En archéologie, le sexe des individus peut être déterminé soit par l’analyse des organes génitaux ou des gonades (possible uniquement sur des momies), soit par l’analyse ADN du squelette. « Cette méthode tend à se généraliser, mais reste coûteuse. Il faut compter 150€ pour l’analyse ADN d’un seul squelette. On a donc plus souvent recours à des anthropologues pour estimer le sexe du squelette », fait savoir la Dre Algrain. « Quand il est bien conservé, différentes mesures des os longs, du crâne, des os du bassin ou de l’oreille interne, permettent de définir sur une échelle de 1 à 5 la probabilité pour un individu d’appartenir au sexe masculin, au sexe féminin, ou à une catégorie indéterminée. »

En dehors du sexe, le squelette est en mesure de fournir des données pouvant être associées, dans certains cas, à une socialisation différenciée et à un apprentissage précoce des rôles de genre. Citons, par exemple, le port du corset, qui se constate dans la déformation de la cage thoracique.

Certaines interprétations sont toutefois imprégnées de préjugés et de stéréotypes de la part des anthropologues. Les traumatismes et blessures, par exemple, seront souvent considérés comme des blessures de guerre ou de chasse sur les squelettes masculins. Quand ceux retrouvés sur les squelettes de femmes sont vus comme le résultat de violence domestique. Or, la participation des femmes à la guerre est aujourd’hui avérée dans certaines régions et à certaines époques.

Genrer les objets et ses travers

Laura Mary rappelle néanmoins que l’étude des squelettes n’est pas automatique, faute de moyens : « L’Agence Wallonne du Patrimoine ne compte pas d’anthropologue dans son équipe. Ni l’ASBL pour laquelle je travaille. Ce n’est donc pas systématique ». C’est alors souvent l’étude d’objets qui sert à estimer l’identité de genre des individus. Ce qui peut amener son lot de travers si l’on projette à ces objets des normes culturelles, comme associer les bijoux aux femmes et les armes aux hommes. Aussi, quand le sexe et la culture matérielle entrent en « conflit », les stéréotypes tendent à ressurgir.

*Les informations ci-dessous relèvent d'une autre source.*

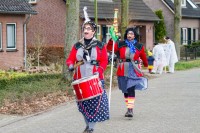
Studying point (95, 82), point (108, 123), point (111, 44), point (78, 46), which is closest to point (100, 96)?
point (95, 82)

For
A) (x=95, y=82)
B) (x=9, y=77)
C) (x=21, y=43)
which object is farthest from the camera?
(x=21, y=43)

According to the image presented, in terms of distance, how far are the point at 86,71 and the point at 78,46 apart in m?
0.47

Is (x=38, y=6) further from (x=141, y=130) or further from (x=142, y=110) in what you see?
(x=141, y=130)

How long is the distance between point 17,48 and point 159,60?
25.3 feet

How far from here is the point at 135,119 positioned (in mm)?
10930

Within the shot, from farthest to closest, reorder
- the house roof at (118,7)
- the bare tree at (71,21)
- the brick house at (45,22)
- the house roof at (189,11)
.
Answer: the house roof at (189,11), the house roof at (118,7), the brick house at (45,22), the bare tree at (71,21)

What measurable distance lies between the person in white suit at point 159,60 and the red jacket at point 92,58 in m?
15.4

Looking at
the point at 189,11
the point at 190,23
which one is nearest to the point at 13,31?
the point at 189,11

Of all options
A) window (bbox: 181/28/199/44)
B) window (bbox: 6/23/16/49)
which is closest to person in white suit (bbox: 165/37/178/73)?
window (bbox: 6/23/16/49)

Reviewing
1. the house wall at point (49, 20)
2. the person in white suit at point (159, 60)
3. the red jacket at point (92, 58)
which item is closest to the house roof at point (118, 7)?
the house wall at point (49, 20)

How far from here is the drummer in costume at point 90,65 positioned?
899 cm

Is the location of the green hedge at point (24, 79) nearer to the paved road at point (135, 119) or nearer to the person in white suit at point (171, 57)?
the paved road at point (135, 119)

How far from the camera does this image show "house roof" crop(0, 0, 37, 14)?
26297 millimetres

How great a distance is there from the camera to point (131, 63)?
1104cm
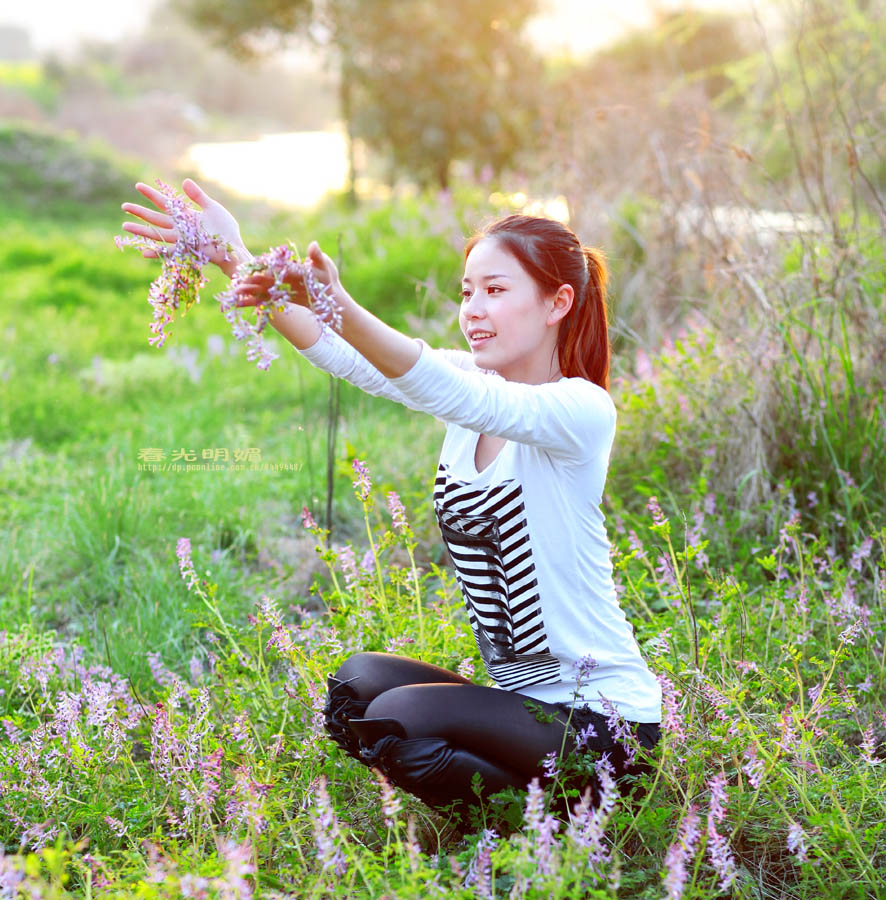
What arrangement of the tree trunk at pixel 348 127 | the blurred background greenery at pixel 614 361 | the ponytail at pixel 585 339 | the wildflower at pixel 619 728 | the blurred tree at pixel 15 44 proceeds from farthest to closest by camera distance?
the blurred tree at pixel 15 44
the tree trunk at pixel 348 127
the blurred background greenery at pixel 614 361
the ponytail at pixel 585 339
the wildflower at pixel 619 728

« J’ai participé à l’étude du cimetière de Grez-Doiceau (Brabant wallon) qui est fouillé depuis 2002. Deux tombes montraient des contradictions entre le sexe et la culture matérielle (avec des armes et des bijoux). Ce qui laissait perplexes les archéologues. Il y a donc encore du boulot », témoigne Laura Mary.

L’ouvrage revient aussi sur le cas de la tombe de Birka (Suède), découverte en 1878. Un squelette du 10ᵉ siècle y est retrouvé avec une panoplie d’armes (épée, hache, lances, flèches, couteau de combat, boucliers), deux dépouilles de chevaux, ainsi qu’un jeu de stratégie. Il n’est émis aucun doute sur le fait que l’individu est un chef guerrier de haut rang. Jusqu’à ce qu’une analyse ADN révèle en 2017 que la dépouille est une femme.

Une science militante ?

Pour autant, comme l’indiquent les autrices, si des cas de guerrières sont aujourd’hui (re)connus dans certaines sociétés anciennes, cela ne signifie pas que la défunte de Birka en était une : « La prudence invite, en l’absence d’éléments significatifs (traces de traumatismes liés aux combats sur le squelette), à qualifier cette tombe de « sépulture avec armes » plutôt que de tomber dans le sensationnalisme de l’étiquette médiatique « guerrière viking ». Il convient donc de ne pas généraliser le cas de cette tombe à l’ensemble de la société viking sans une étude approfondie des autres sépultures de ce type. »

Encore parfois taxée de militantisme, l’archéologie du genre ne vise pourtant pas à mettre à tout prix au jour une égalité entre hommes et femmes du passé. Ou encore à mettre particulièrement en avant les femmes. Mais bien d’appréhender le matériel ancien ou l’étude d’un nouveau matériel archéologique de la manière la plus neutre possible. En gardant à l’esprit que le genre est un concept qui varie dans l’espace et dans le temps.